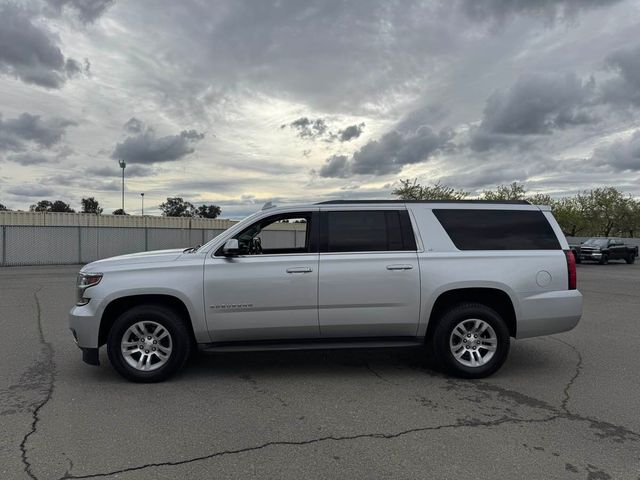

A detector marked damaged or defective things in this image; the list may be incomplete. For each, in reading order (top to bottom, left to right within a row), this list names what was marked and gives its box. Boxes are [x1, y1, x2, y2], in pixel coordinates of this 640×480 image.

crack in asphalt [18, 284, 56, 480]
crack in asphalt [60, 414, 560, 478]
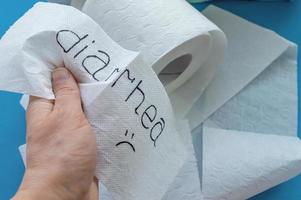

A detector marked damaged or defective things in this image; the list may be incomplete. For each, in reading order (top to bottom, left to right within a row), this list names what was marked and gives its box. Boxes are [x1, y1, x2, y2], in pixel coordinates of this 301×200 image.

torn toilet paper strip [0, 3, 188, 200]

◆ ◆ ◆ ◆ ◆ ◆ ◆

**Aim of the task**
Images in the data above are to be skipped. Retype all other material exactly.

**Written solution**
A detector marked damaged or defective things in this image; the list may be incomplete. For each, in reading order (top to bottom, left to right within a row), this list names what was marked and gives its box. Boxes are [x1, y1, x2, y2], in pixel coordinates of this 640×480 image.

crack in asphalt [18, 284, 56, 480]
crack in asphalt [60, 414, 560, 478]

A detector marked damaged or defective things in this image; the list may be incomplete. For each, in reading order (top to bottom, left to right within a row), this list names what was marked and gives its box. Boxes are [x1, y1, x2, y2], in pixel coordinates of this 301×200 image.

torn toilet paper strip [0, 3, 188, 200]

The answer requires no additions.